Health was always a word in my vocabulary. I exercised and ate right all through my teens and mostly during my college years (well, we will wipe the slate clean at the freshman 15 that I gained by eating bran muffins and peanut m&m’s and deep dish pizza). When I was in my 30’s and pregnant I couldn’t wait to eat both french fries and ice cream for 9 months. But, once pregnant I didn’t want any of those foods. What I craved were foods that were tart. I wanted lemon tarts. Fearing that I would gain more than the recommended weight that my doctor monitored, I turned to fruit! I loved mouth watering not so sweet pineapple and tart crunchy green apples. I wanted plain foods like a bagel with melted muenster cheese or egg salad. I made this work by opting for whole wheat scooped out bagels with lite cheese and egg salad with low fat mayo. I tried to be smart. I preferred vanilla flavor over strawberry or mint chip ice cream and so I found low fat frozen yogurt that satisfied my craving.
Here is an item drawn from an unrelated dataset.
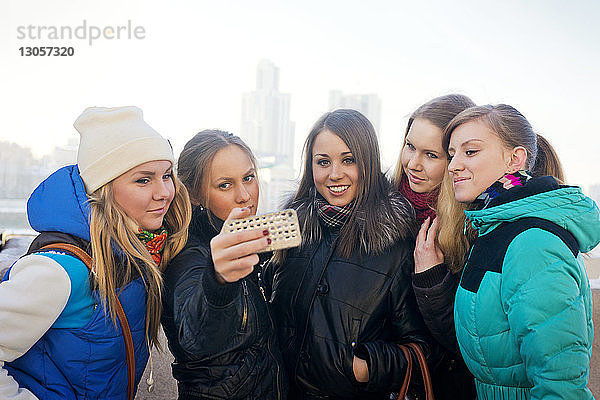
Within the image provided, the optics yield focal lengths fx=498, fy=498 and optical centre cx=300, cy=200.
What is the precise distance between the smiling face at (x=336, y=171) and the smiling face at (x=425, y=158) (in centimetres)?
28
Cravings are curious to me. Why do we have them and what do they mean. The severity and frequency of your food cravings can be affected by a combination of lifestyle factors, such as being dehydrated, lack of sleep and an unbalanced diet. Also, making sure that you get enough healthy fat, protein and complex carbohydrates to satisfy you is important for keeping cravings at bay.
Here is a list of foods that will help satisfy your cravings in a healthy manner.
If you crave SALT it could mean that you are dehydrated (poor sleep or too much alcohol) so I would suggest that you have dried seaweed, tomato juice, salted almonds or broth.
If you crave FATTY foods it could mean that you may need more sleep. I would opt for healthy fats such as avocado, nuts and nut butter, seeds and fish over fried foods.
If you crave SUGAR it might mean you need more balance in your diet. If you really want a sweet (and may kill someone to have it!) allow yourself to have a small portion of it- but only after having eaten a balanced meal first. And if you know you won't be able to stick with a small piece, opt for some fresh fruit or a square of dark chocolate.
The ability to resist cravings is not always about willpower. In fact, foods that are high in sugar and salt — namely, processed foods — have a powerful effect on our brains and keep us wanting more. Ever notice how it’s easy to finish a bag of chips but a bag of carrots is a different story! In order to stop craving foods that are high in sugar and salt, I recommend that you start with a diet of mostly unprocessed, whole foods, get good sleep and daily exercise and over time (remember there is no magic pill), your taste buds should adjust accordingly.